We’ve thought about life hungry stupidity, ordinary magic and personal medicine. Sue’s reminded us about our coping skills.  Here’s something else we can do to protect ourselves when times are tough – create a well-being recipe.


I started thinking about this a few years ago with friends Lionel Joyce, Emma Foster and Nicki Howard. We each found it amazingly helpful – and enjoyable - to write a list of all the things we know about that help us to feel well and be well.

We each put together a set of ingredients for our own well-being recipes.    
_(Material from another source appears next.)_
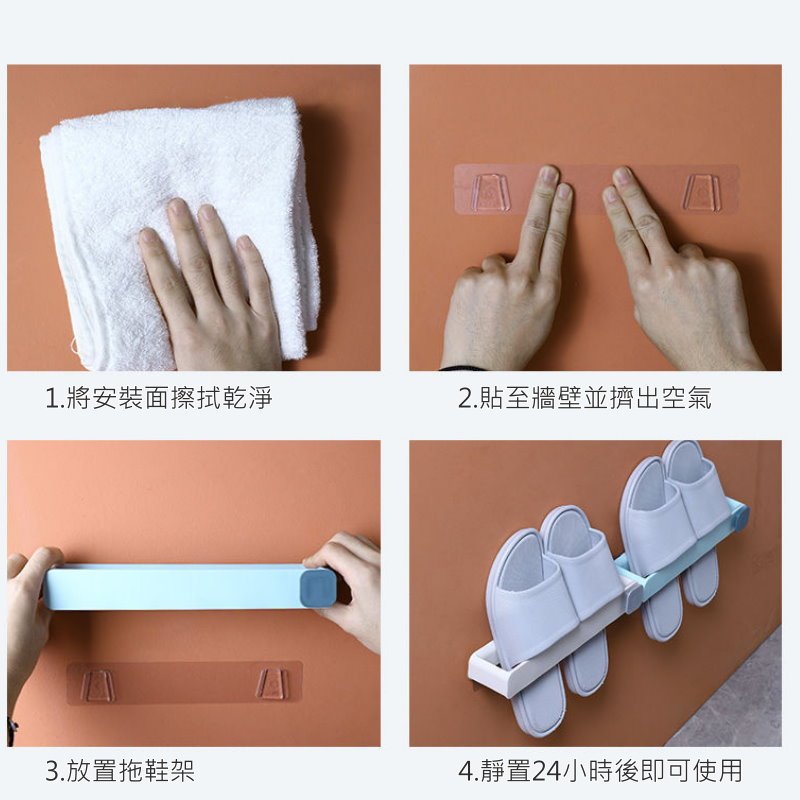 1.將安裝面擦拭乾淨

2.貼至牆壁並擠出空氣

3.放置拖鞋架

4.靜置24小時後即可使用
Here are the ingredients for my personal well-being recipe:

o   Being loved, understood - and occasionally made fun of – by my family and friends
o   Being hugged by people who care about me
o   My children and grandchildren flourishing
o   Helping people realise they have more ability and creativity than they thought

 o    Getting lost, then finding a way out
 o   Walking up hills
 o   The view from the top of Trevenque (in the Sierra Nevada in Spain)



o   Diving through ocean waves as they break onto the shore

o   Cycling to work
o   Taking Teddy the dog for a walk, and watching him roll around in the long grass
o   Mowing the lawn
o   Washing dishes (but not drying them)
o   Ironing shirts

o   Reading novels, especially (recently) The Book Thief and Resistance
o   Test match cricket
o   Watching TV detective programmes with Sue



What ingredients would you put in your recipe?

Just creating the recipe helps you feel better.

Make sure there are some simple things on it, things you can do straight away and easily, as well as some big things. Ironing shirts is a great one for me, never fails!

Remember to keep your recipe somewhere safe, so you can find it when you’re getting stressed or down, and need to remind yourself what’s in it. 

Update your recipe every now and then – some ingredients will always be there, others will change. That makes it even more interesting.

It would be great to know about the ingredients for your well-being recipe.   Do share them with us.